> STATED PROBLEM: In the part of the records that opens with the line containing "What is the distance from" and runs through the end of the records, change every "agave plant" to "succulent" and reproduce those lines with nothing else altered.

[Begin]

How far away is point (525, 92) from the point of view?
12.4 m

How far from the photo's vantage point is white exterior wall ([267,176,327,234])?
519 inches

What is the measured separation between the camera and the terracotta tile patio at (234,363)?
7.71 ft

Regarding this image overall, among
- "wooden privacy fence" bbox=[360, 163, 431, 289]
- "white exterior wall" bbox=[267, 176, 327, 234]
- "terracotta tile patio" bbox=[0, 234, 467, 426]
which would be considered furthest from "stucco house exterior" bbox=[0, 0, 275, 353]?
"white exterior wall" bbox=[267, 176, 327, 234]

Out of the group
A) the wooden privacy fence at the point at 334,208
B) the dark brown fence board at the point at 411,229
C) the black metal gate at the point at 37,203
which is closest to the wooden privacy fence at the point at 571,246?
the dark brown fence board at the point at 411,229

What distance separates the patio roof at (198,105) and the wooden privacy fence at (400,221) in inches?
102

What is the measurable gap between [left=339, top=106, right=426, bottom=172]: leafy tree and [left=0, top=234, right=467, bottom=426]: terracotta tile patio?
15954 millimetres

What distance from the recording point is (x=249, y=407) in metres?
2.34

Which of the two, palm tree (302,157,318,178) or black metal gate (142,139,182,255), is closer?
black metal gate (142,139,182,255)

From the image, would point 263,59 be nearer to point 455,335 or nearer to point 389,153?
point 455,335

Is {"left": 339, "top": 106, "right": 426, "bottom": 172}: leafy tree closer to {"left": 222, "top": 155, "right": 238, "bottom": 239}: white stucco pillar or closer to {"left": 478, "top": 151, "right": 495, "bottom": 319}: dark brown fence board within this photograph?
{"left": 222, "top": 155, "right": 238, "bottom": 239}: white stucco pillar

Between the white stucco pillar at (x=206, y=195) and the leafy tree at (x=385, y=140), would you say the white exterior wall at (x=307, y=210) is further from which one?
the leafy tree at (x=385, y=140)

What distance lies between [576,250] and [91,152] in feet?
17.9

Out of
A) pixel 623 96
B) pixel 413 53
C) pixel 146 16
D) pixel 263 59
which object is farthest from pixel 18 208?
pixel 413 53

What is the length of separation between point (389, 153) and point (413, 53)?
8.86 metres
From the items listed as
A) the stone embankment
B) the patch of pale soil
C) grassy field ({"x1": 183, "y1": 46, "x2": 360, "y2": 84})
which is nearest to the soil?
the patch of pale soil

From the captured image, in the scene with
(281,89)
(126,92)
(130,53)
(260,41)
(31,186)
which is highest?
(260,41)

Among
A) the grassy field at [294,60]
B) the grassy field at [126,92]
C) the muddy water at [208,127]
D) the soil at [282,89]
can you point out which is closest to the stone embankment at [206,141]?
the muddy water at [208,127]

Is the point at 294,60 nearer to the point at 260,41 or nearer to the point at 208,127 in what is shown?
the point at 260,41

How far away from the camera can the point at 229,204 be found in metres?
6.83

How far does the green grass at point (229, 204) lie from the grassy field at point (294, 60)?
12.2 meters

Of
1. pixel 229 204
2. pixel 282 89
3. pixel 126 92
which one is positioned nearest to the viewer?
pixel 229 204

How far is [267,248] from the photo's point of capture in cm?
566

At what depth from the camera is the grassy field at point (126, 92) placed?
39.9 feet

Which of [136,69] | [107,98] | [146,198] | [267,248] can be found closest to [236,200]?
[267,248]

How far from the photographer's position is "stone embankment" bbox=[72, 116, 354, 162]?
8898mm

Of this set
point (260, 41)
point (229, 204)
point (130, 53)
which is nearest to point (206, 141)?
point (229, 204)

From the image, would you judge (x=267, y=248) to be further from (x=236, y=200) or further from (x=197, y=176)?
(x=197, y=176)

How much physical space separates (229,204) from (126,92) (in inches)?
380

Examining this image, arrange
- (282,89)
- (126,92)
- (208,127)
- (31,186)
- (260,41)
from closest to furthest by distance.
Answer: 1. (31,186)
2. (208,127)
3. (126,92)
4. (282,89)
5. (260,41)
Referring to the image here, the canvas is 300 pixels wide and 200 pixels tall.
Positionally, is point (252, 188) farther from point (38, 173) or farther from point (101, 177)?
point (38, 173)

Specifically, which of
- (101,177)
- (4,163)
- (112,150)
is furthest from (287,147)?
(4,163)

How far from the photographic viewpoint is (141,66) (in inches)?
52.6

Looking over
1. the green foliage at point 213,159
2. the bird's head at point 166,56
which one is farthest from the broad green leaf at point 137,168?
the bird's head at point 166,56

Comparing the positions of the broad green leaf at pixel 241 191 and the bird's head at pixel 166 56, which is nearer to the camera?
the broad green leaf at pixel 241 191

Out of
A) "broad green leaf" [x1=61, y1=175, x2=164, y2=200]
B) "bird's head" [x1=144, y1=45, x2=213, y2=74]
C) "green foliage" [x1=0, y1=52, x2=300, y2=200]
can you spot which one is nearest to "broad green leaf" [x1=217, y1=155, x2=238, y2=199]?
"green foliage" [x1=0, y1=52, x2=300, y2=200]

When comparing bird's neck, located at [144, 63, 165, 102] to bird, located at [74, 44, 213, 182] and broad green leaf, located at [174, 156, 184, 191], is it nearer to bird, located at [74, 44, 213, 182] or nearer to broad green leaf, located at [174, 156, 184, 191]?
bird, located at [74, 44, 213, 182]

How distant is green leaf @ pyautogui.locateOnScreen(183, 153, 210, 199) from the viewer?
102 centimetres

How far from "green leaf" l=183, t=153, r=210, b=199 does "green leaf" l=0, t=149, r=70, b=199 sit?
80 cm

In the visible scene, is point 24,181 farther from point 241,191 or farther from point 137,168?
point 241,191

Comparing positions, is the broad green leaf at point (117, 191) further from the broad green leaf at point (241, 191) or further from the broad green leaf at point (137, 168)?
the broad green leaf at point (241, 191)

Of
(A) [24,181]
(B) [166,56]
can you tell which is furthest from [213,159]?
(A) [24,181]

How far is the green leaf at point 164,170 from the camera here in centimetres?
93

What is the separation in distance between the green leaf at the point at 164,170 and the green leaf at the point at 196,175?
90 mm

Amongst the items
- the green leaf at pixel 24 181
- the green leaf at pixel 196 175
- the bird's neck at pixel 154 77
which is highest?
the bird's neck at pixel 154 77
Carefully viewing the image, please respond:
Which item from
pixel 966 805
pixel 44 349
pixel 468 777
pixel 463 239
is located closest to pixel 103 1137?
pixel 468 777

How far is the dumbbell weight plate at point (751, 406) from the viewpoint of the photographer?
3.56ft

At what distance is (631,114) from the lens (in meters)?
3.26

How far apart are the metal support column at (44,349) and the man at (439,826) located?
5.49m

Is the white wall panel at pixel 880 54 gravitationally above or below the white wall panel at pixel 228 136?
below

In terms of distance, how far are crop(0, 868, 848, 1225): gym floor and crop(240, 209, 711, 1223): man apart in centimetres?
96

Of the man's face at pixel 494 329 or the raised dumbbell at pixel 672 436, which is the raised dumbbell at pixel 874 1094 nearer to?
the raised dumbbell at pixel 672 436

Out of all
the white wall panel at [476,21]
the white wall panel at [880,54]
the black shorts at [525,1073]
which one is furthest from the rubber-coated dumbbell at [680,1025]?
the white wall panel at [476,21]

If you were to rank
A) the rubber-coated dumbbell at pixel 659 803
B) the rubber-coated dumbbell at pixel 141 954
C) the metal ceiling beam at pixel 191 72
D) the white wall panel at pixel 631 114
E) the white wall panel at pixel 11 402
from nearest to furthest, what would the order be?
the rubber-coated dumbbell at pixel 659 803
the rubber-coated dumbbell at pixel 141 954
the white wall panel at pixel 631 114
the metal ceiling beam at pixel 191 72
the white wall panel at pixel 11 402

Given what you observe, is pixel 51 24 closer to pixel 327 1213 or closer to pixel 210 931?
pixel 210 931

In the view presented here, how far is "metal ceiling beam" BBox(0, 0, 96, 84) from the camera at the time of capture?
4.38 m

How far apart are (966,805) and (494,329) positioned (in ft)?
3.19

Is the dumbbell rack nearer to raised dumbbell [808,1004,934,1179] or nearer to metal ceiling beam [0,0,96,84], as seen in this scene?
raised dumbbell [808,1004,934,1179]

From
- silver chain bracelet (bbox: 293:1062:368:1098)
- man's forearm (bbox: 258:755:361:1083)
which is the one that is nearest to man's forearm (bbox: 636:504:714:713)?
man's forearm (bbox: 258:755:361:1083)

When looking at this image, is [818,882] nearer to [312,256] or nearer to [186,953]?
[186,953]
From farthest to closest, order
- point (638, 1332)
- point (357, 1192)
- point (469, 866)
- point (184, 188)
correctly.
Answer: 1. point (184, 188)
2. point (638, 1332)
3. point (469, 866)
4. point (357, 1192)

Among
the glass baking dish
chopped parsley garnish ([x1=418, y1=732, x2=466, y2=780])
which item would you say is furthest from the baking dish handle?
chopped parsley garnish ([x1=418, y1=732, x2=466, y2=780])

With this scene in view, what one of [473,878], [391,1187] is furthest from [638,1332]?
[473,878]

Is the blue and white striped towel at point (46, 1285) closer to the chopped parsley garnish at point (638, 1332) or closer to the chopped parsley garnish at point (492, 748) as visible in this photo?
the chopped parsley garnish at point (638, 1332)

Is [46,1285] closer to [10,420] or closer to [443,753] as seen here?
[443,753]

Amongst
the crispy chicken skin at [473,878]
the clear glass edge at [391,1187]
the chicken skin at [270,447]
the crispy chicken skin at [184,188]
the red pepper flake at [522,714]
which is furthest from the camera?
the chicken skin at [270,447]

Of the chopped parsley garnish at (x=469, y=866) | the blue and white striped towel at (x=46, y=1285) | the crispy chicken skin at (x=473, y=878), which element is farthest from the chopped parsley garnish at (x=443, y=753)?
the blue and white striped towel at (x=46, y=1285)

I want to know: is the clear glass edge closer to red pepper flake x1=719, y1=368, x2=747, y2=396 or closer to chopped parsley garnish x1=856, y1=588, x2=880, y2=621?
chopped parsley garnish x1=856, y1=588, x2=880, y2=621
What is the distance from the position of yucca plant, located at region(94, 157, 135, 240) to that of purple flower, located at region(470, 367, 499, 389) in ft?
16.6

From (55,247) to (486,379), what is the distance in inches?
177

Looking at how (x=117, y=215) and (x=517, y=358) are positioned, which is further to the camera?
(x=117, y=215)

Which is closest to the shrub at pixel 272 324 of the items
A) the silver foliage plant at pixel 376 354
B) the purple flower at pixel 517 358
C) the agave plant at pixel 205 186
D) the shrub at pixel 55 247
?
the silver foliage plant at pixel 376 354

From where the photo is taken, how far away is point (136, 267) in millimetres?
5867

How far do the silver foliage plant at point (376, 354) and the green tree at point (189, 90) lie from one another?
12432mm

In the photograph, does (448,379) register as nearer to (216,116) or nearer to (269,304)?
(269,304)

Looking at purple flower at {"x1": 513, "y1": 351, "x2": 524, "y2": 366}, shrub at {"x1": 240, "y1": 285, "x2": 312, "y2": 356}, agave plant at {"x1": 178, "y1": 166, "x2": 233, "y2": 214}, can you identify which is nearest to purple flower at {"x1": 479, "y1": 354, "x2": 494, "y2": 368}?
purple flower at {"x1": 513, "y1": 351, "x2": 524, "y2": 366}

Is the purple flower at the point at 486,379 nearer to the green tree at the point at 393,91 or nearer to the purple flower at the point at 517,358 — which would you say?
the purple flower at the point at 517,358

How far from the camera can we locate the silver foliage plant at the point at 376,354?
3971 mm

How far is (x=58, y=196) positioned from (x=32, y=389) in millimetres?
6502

[End]

> CORRECT OUTPUT:
What is the distance from the position of yucca plant, located at region(94, 157, 135, 240) to that of purple flower, located at region(470, 367, 499, 389) in ft?
16.6

From (55,247) to (486,379), what is the distance in inches?
177

Looking at how (x=117, y=215) and (x=517, y=358) are positioned, which is further to the camera?
(x=117, y=215)

Which is closest to the shrub at pixel 272 324 of the items
A) the silver foliage plant at pixel 376 354
B) the purple flower at pixel 517 358
C) the succulent at pixel 205 186
D) the shrub at pixel 55 247
?
the silver foliage plant at pixel 376 354

From where the photo is taken, how far away is point (136, 267) in millimetres?
5867

How far do the silver foliage plant at point (376, 354) and the green tree at point (189, 90) lie from one another?
12432mm

In the photograph, does (448,379) register as nearer to (216,116) or nearer to (269,304)?
(269,304)

Looking at purple flower at {"x1": 513, "y1": 351, "x2": 524, "y2": 366}, shrub at {"x1": 240, "y1": 285, "x2": 312, "y2": 356}, succulent at {"x1": 178, "y1": 166, "x2": 233, "y2": 214}, can you identify which is nearest to purple flower at {"x1": 479, "y1": 354, "x2": 494, "y2": 368}?
purple flower at {"x1": 513, "y1": 351, "x2": 524, "y2": 366}

Is the purple flower at the point at 486,379 nearer to the green tree at the point at 393,91 or nearer to the purple flower at the point at 517,358 — which would you say?
the purple flower at the point at 517,358

How far from the camera can we locate the silver foliage plant at the point at 376,354?
3971 mm

How far is (x=58, y=196) positioned from (x=32, y=389) in millimetres?
6502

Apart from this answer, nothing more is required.